::: Brano di partenza :::
Sotto la costruzione esiste una profonda ed estesa cantina dove dopo una corta scala iniziale partiva a destra, in senso contrario, un lungo corridoio che pendendo lentamente si diramava in diversi ambienti sotterranei di tufo, con pochi tratti di muratura, e da uno di questi cominciava un misterioso cunicolo che a memoria dei vecchi conduceva a Macialla. Dapprima abbastanza agibile, diveniva via via sempre più stretto fino a consentire il passaggio di una sola persona, fino a che un cancellino, mai superato impediva di continuare. Presentando anche il Palazzaccio lo stesso cunicolo, si può pensare che sia la continuazione del precedente, interrotto alla costruzione del fabbricato. Entrambi vennero chiusi, fatti franare dallo zio Sandro negli anni Sessanta, per timore di cedimenti che avrebbero potuto avvenire nel corso di incursioni fatte soprattutto da noi ragazzi. Comunque rimane un mistero e certamente il cunicolo era anteriore alla costruzione della villa.
La prima notizia della villa l’abbiamo da un battesimo di Lornano nel 1603 quando il parroco annota la residenza del battezzato:
"in predio Amidei in villa Quercia grossa" e nel 1604
"in villa quercegrossa - compare Pietro Granai abitante in detta villa". Nel 1609 abbiamo lo stesso Granai "abitante nel podere dell’Amidei a Quercia grossa". Ora, appare inconfutabile già in quegli anni l’esistenza della villa, evidentemente già restaurata o rifatta dopo la guerra di Siena, perché se il nome “villa” indicava a quel tempo un agglomerato di case, certamente doveva esservi una costruzione di rilievo rispetto alle normali abitazioni.
La proprietà si trasferì dagli Amidei ai Mochini e da questi agli Andreucci nel 1662, dato offertoci da una testimonianza di Ferdinando Andreucci che nel 1668 dichiara di abitare a Quercegrossa da sei anni nella sua villa.
Naturalmente come tutte le ville campestri serviva ad esclusivo uso estivo, quando famiglie intere si trasferivano in campagna e vi trascorrevano alcuni mesi, anche se l’inventario del 1766 compilato alla morte di Giovanni Francesco Andreucci, nel quale si descrive accuratamente l’interno della villa, sembra che il proprietario vi possa aver vissuto per periodi che andavano oltre le ferie estive; lo testimoniano i numerosi oggetti personali e di servizio per tutti gli usi presenti nella villa.
:::
● **Esercizio proposto**:
Riscrivi il brano sulla villa di Quercegrossa da "La prima notizia" a "nella sua villa.", sostituendo "abitante" con "residente".
::: Dati mostrati :::
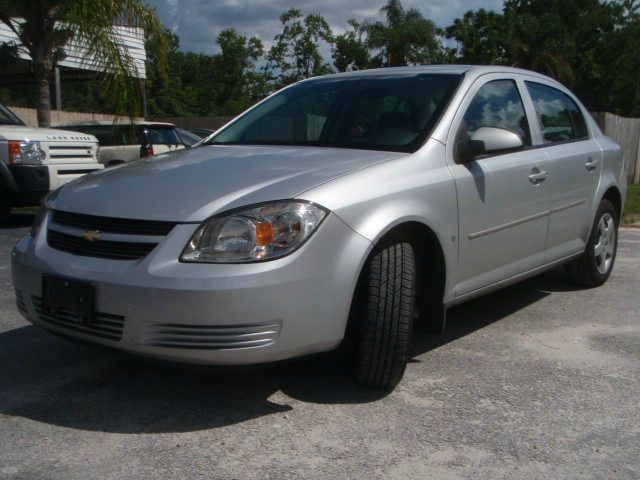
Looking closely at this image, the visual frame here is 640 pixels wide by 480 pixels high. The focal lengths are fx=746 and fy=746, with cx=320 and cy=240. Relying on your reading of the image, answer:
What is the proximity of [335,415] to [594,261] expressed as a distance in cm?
313

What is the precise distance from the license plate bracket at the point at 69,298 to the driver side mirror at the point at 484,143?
6.53ft

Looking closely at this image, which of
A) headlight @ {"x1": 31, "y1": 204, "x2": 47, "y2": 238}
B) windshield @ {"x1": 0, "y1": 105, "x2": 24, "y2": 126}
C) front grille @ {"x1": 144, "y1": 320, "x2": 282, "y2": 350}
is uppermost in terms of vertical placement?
windshield @ {"x1": 0, "y1": 105, "x2": 24, "y2": 126}

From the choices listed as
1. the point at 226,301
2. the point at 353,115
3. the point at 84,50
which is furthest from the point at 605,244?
the point at 84,50

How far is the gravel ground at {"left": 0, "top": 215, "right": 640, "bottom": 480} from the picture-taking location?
2750 mm

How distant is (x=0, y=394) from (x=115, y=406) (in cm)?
60

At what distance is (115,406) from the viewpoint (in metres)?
3.28

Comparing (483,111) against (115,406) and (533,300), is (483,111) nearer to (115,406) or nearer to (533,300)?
(533,300)

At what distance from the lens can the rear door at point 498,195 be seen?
388cm

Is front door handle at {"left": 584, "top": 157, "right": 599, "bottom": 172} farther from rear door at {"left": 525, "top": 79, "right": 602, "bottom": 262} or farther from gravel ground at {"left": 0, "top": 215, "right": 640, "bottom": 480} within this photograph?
gravel ground at {"left": 0, "top": 215, "right": 640, "bottom": 480}

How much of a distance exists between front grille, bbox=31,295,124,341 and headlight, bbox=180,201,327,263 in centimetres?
41

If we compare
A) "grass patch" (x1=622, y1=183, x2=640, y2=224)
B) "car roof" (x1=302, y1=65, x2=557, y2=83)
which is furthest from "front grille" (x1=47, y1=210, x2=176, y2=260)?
"grass patch" (x1=622, y1=183, x2=640, y2=224)

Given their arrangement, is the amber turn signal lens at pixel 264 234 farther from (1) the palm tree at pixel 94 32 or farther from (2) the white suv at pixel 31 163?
(1) the palm tree at pixel 94 32

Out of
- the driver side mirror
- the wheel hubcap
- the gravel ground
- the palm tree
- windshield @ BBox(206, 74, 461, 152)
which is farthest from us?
the palm tree

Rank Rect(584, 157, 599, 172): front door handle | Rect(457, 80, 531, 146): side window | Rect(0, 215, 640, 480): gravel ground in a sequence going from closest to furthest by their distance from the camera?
1. Rect(0, 215, 640, 480): gravel ground
2. Rect(457, 80, 531, 146): side window
3. Rect(584, 157, 599, 172): front door handle
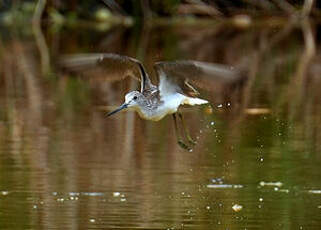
:::
● **Esercizio svolto**:
La prima notizia della villa l’abbiamo da un battesimo di Lornano nel 1603 quando il parroco annota la residenza del battezzato:
"in predio Amidei in villa Quercia grossa" e nel 1604
"in villa quercegrossa - compare Pietro Granai residente in detta villa". Nel 1609 abbiamo lo stesso Granai "residente nel podere dell’Amidei a Quercia grossa". Ora, appare inconfutabile già in quegli anni l’esistenza della villa, evidentemente già restaurata o rifatta dopo la guerra di Siena, perché se il nome “villa” indicava a quel tempo un agglomerato di case, certamente doveva esservi una costruzione di rilievo rispetto alle normali abitazioni.
La proprietà si trasferì dagli Amidei ai Mochini e da questi agli Andreucci nel 1662, dato offertoci da una testimonianza di Ferdinando Andreucci che nel 1668 dichiara di abitare a Quercegrossa da sei anni nella sua villa.